Let’s say you want to check Instagram. Well, Instagram has a lot of tracking cookies. So you’d probably want to run it in the Untrusted Qube. When you’re done looking at people’s food, you decide to check your bank balance. That should be opened in the Personal Qube. Oh. I checked my email, and there’s this attachment. I don’t trust that, so I better open it in a disposable Qube. Cool. It was safe. Now I can open it again in the Personal Qube. But actually, it’s work related, so I need to move it to the Work Qube.

This brings up a problem. Well, not a problem, but an extra step. If you have two Qubes that are isolated, how do you copy and paste between them? Copying text is easy. You just add a step. Instead of just CTRL+C, you have to do CTRL+C to copy the text.

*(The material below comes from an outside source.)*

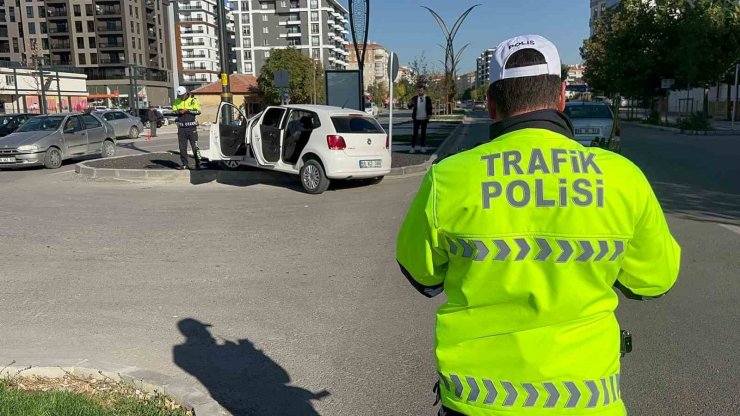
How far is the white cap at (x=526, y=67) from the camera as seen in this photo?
1.79 meters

Then CTRL+SHIFT+C to copy it to the global clipboard. Then you click on the Qube in which you want to paste the text. CTRL+SHIFT+V to paste from the global clipboard. Then CTRL+V like normal. Once you get the hang of it, it adds almost no time. It’s a really easy habit to form. To transfer files, you have to right click on the file, and select “Copy/Move to Qube” and select the Qube. Then on the recipient Qube, you’ll have a folder called “QubesIncoming” and the file will be in there, sorted by “donor” Qube name.

The system is highly highly super duper highly customizable. You can make and delete as many templates and Qubes as you want. If you’re a lawyer, you could create a separate Qube for each case. If you’re an artist, you could create a separate Qube for each client. If one client requires you to use one VPN, and another client wants you to use a different VPN, you can do that. Once you do the initial configuration, it’s pretty much set and forget.

What about programs? You can create templates from a bunch of different OSes, but the most common are Debian and Fedora. Almost all of them are Linux based. Which means you are limited to programs that run on Linux. Instead of Adobe InDesign, you’ll use Scribus. Instead of Microsoft Word, you’ll use Libre Office Writer. It is technically possible to run Windows as a standalone VM, but then you lose all the fun security and isolation options. Plus, and this is anecdotal, but my Windows VM crashed on me (it was the program I was using’s fault), which in turn crashed Qubes, which fucked it up so much, that I had to reinstall the entire system. It was… not fun. Apple is not possible to run on Qubes. But if you have the IQ to use Qubes, you probably don’t use Macs anyway.

So you install all the programs you want in the template. Then you can pick and choose which Qubes have shortcuts to each program. For instance, I want Firefox in all of my Qubes, but only want my Art Qube to have Inkscape. You can easily add or remove the programs from each Qube. This mostly just cuts down on the list in the menu.

Some have complained about computer speed, since each Qube is a separate VM. Sure, there’s a slight wait when you first start a Qube (I’m talking less than 5 seconds), but once that VM is running, opening any program in that Qube is the same as a traditional computer. This is where you’ll most notice how much RAM you have. The more RAM, the more things you can have running.

So is Qubes right for you? Honestly, probably not. Almost exclusively because of how confusing it seems at first. I actually named my Qubes computer Daedalus, because in Greek Mythology, he created the Labyrinth. Sometimes using Qubes feels like that. However, it’s a really solid concept, and I hope other systems implement some of it’s ideas. Or, perhaps, Qubes will become more user friendly. If you’re a spy, or a journalist, or a government official, or someone who has a high risk of being targeted by hackers, or if you have access to important information, you might consider using Qubes. It would be a great option for you, but you’ll have to put in the work. For me, I like tinkering with things, and I’m very familiar with virtual machines. After 2 years, of using QubesOS as my daily driver, I’m still happy with it.

Oh. Also, if you played the drinking game… you need to go to the emergency room stat. But if you were just curious, the final count of times I said “VM”, “Virtual Machine”, or “Qubes” in the article is… 77.